▸ **WHAT THE EXERCISE ASKS**
Print every one of the records verbatim, omitting nothing.

--------

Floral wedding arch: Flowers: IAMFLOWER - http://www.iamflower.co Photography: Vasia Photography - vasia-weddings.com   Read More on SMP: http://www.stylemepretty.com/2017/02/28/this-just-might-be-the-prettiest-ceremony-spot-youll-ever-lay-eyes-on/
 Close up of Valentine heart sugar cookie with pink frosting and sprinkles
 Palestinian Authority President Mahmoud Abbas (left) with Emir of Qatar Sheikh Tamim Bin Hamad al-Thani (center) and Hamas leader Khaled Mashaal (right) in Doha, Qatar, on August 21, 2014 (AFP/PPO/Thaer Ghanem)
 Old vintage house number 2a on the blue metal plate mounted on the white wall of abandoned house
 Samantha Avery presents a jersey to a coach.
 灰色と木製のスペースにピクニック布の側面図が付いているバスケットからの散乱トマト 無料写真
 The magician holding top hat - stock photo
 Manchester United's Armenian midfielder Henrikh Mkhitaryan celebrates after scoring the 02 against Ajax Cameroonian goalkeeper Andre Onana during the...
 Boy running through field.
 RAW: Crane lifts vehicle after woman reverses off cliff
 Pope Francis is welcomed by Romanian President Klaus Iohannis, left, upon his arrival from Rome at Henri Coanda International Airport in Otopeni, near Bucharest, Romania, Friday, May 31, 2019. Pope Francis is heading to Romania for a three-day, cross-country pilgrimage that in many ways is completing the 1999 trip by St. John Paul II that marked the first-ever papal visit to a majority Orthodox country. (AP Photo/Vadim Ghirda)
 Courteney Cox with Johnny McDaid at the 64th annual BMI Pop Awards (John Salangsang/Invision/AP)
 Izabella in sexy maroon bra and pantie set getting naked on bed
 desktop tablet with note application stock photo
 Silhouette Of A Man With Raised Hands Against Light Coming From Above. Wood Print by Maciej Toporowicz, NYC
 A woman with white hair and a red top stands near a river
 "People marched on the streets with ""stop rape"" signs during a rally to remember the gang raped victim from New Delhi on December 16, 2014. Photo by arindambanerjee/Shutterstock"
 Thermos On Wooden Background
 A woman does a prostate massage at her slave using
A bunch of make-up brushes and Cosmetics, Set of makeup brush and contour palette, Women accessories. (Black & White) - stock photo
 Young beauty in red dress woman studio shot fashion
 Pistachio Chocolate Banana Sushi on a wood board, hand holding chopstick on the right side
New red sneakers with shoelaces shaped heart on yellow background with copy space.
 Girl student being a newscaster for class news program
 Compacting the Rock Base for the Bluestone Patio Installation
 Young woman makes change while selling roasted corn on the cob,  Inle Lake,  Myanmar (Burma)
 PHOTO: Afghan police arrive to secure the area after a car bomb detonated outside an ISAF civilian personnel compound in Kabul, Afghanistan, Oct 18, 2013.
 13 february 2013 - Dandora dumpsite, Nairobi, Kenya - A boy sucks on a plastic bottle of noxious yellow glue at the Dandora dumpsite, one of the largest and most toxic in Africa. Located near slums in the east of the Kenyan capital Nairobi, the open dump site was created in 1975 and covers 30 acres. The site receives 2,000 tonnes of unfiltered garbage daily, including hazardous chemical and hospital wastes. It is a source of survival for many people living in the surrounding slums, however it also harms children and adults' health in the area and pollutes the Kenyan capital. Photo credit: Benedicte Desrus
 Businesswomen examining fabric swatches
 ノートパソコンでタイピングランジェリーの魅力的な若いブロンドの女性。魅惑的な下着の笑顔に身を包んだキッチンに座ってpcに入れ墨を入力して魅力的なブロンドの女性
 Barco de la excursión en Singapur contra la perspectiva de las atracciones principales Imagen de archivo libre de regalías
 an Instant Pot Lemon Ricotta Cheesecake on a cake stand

--------

▸ **EXERCISE ANSWER**
Floral wedding arch: Flowers: IAMFLOWER - http://www.iamflower.co Photography: Vasia Photography - vasia-weddings.com   Read More on SMP: http://www.stylemepretty.com/2017/02/28/this-just-might-be-the-prettiest-ceremony-spot-youll-ever-lay-eyes-on/
 Close up of Valentine heart sugar cookie with pink frosting and sprinkles
 Palestinian Authority President Mahmoud Abbas (left) with Emir of Qatar Sheikh Tamim Bin Hamad al-Thani (center) and Hamas leader Khaled Mashaal (right) in Doha, Qatar, on August 21, 2014 (AFP/PPO/Thaer Ghanem)
 Old vintage house number 2a on the blue metal plate mounted on the white wall of abandoned house
 Samantha Avery presents a jersey to a coach.
 灰色と木製のスペースにピクニック布の側面図が付いているバスケットからの散乱トマト 無料写真
 The magician holding top hat - stock photo
 Manchester United's Armenian midfielder Henrikh Mkhitaryan celebrates after scoring the 02 against Ajax Cameroonian goalkeeper Andre Onana during the...
 Boy running through field.
 RAW: Crane lifts vehicle after woman reverses off cliff
 Pope Francis is welcomed by Romanian President Klaus Iohannis, left, upon his arrival from Rome at Henri Coanda International Airport in Otopeni, near Bucharest, Romania, Friday, May 31, 2019. Pope Francis is heading to Romania for a three-day, cross-country pilgrimage that in many ways is completing the 1999 trip by St. John Paul II that marked the first-ever papal visit to a majority Orthodox country. (AP Photo/Vadim Ghirda)
 Courteney Cox with Johnny McDaid at the 64th annual BMI Pop Awards (John Salangsang/Invision/AP)
 Izabella in sexy maroon bra and pantie set getting naked on bed
 desktop tablet with note application stock photo
 Silhouette Of A Man With Raised Hands Against Light Coming From Above. Wood Print by Maciej Toporowicz, NYC
 A woman with white hair and a red top stands near a river
 "People marched on the streets with ""stop rape"" signs during a rally to remember the gang raped victim from New Delhi on December 16, 2014. Photo by arindambanerjee/Shutterstock"
 Thermos On Wooden Background
 A woman does a prostate massage at her slave using
A bunch of make-up brushes and Cosmetics, Set of makeup brush and contour palette, Women accessories. (Black & White) - stock photo
 Young beauty in red dress woman studio shot fashion
 Pistachio Chocolate Banana Sushi on a wood board, hand holding chopstick on the right side
New red sneakers with shoelaces shaped heart on yellow background with copy space.
 Girl student being a newscaster for class news program
 Compacting the Rock Base for the Bluestone Patio Installation
 Young woman makes change while selling roasted corn on the cob,  Inle Lake,  Myanmar (Burma)
 PHOTO: Afghan police arrive to secure the area after a car bomb detonated outside an ISAF civilian personnel compound in Kabul, Afghanistan, Oct 18, 2013.
 13 february 2013 - Dandora dumpsite, Nairobi, Kenya - A boy sucks on a plastic bottle of noxious yellow glue at the Dandora dumpsite, one of the largest and most toxic in Africa. Located near slums in the east of the Kenyan capital Nairobi, the open dump site was created in 1975 and covers 30 acres. The site receives 2,000 tonnes of unfiltered garbage daily, including hazardous chemical and hospital wastes. It is a source of survival for many people living in the surrounding slums, however it also harms children and adults' health in the area and pollutes the Kenyan capital. Photo credit: Benedicte Desrus
 Businesswomen examining fabric swatches
 ノートパソコンでタイピングランジェリーの魅力的な若いブロンドの女性。魅惑的な下着の笑顔に身を包んだキッチンに座ってpcに入れ墨を入力して魅力的なブロンドの女性
 Barco de la excursión en Singapur contra la perspectiva de las atracciones principales Imagen de archivo libre de regalías
 an Instant Pot Lemon Ricotta Cheesecake on a cake stand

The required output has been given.